__PROVIDED PASSAGE__.
───

In a world and a time of antiheroes, Ian Blurton is a hero. Where so much of the art that surrounds us on a day-to-day, be it commercial creative work on television, movies, videogames, music videos, and so on, or the literature and fine arts we as humans engage with, authenticity is regularly judged by the darkness of a work, the ‘grittiness’ factor that makes things that are difficult, challenging or traumatizing feel truer to life than those that aren’t. I’m not saying this is right or wrong, and I’m not calling for a change or a reversion back to some false ideal of a time when it was different. No. All I’m saying is that Ian Blurton, based in Toronto and on the cusp of releasing the second album with Ian Blurton’s Future Now, is a hero.
This is because, where so many others are not, Blurton is willing to take the risk of creating something fresh that diverts from the expectations of its own era. Something that is neither fluff to be tossed off when done, nor saccharine in its sweeter aspects, nor void of substance or message because it isn’t violent or dark or depressing. Second Skin is the sophomore long-player from this incarnation of Blurton‘s long-established persona behind 2019’s Signals Through the Flames (review here), a sweaty-summer-sun collection of nine songs playing out across 44 minutes of brazen heavy rock informed by classic metal riffs — Judas Priest, Iron Maiden, ’80s-style dual-guitar grandiosity between Blurton (also vocals, keys, production) and Aaron Goldstein — and an abiding classic groove channeled through bassist/vocalist Anna Ruddick (City and Colour) and drummer/vocalist Glenn Milchem (also Blue Rodeo).
Blurton‘s storied history as an artist and producer — working in bands like Public Animal, Cowboy Junkies, and so on, as well as being who in Toronto you want to record your heavy rock album, as demonstrated through records by Electric Magma, Cursed, Blood Ceremony and many, many others — is on display in the songwriting and performance here. But the truth is that even if you have no idea who he is or what he’s done in his career going back nearly four decades, the barriers to entry on Second Skin are nil. It could not be easier to get on board.
Like the best of pop, Second Skin is able to turn a three-minute song into an epic and make a seven-minute track feel like a breeze. It does this immediately upon pressing play, with the careening “Like a Ghost” (3:13) and the subsequent, damn-near-power-metal-except-it-isn’t title-track (7:12) establishing quickly the spaces in which Blurton, Goldstein, Ruddick and Milchem will work. Urgent in their delivery but unhurried either in tempo or in their movement between verses, choruses and showcasing depth even unto Milchem‘s ride cymbal taps after the two-minute mark in “Like a Ghost” or perfectly timed snare nod amid the starts and stops of the later “Beyond Beholds the Moon.” “Second Skin” rolls out with leads over central riffs, and its shove isn’t to be understated, building metallic momentum with heavy rock fuzz and an according breadth of melody as it arrives at the title line, finally, that release. Keyboard sets up the movement into the second half of the track, and the balance in mix, the resurgent rhythm, and the intensity that ensues en route to the next chorus is nothing short of masterful. There’s a reason that in Toronto, so I’m told, he’s referred to as “Sir” Ian Blurton.

───

(Scene-based reasoning records)
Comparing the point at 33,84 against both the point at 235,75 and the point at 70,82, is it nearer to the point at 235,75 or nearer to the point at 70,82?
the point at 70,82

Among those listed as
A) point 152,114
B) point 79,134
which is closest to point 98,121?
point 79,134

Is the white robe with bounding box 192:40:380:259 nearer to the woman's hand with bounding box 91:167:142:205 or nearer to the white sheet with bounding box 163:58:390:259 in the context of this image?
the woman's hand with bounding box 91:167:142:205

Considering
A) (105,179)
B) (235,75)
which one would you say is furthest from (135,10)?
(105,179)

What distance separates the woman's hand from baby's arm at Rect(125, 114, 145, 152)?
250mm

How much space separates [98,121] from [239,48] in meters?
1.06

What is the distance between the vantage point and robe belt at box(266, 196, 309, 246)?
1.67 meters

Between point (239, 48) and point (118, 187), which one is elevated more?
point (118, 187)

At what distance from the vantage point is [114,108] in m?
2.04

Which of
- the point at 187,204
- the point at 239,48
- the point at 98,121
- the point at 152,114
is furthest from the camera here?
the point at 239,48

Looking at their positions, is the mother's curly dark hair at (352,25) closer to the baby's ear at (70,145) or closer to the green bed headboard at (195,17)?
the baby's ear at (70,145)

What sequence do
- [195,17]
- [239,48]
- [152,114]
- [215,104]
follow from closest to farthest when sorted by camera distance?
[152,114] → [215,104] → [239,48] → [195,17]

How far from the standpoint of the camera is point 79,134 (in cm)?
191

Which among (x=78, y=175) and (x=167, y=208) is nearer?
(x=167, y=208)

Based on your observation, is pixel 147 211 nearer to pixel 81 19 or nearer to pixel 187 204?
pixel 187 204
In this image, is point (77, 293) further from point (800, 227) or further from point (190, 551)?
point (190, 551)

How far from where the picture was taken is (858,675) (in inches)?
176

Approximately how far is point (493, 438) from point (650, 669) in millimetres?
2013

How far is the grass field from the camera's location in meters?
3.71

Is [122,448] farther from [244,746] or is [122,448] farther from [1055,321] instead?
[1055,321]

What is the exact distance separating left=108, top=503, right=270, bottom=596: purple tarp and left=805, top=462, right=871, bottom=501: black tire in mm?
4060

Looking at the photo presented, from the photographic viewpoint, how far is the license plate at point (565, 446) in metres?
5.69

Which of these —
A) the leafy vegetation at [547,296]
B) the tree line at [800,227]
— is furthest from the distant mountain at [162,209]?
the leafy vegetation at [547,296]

───

__EXERCISE GOAL__. Can you write out the passage of the Second Skin review between "In a world and" and "Now, is a hero.", inclusive, word for word?

__THE RESPONSE__.
In a world and a time of antiheroes, Ian Blurton is a hero. Where so much of the art that surrounds us on a day-to-day, be it commercial creative work on television, movies, videogames, music videos, and so on, or the literature and fine arts we as humans engage with, authenticity is regularly judged by the darkness of a work, the ‘grittiness’ factor that makes things that are difficult, challenging or traumatizing feel truer to life than those that aren’t. I’m not saying this is right or wrong, and I’m not calling for a change or a reversion back to some false ideal of a time when it was different. No. All I’m saying is that Ian Blurton, based in Toronto and on the cusp of releasing the second album with Ian Blurton’s Future Now, is a hero.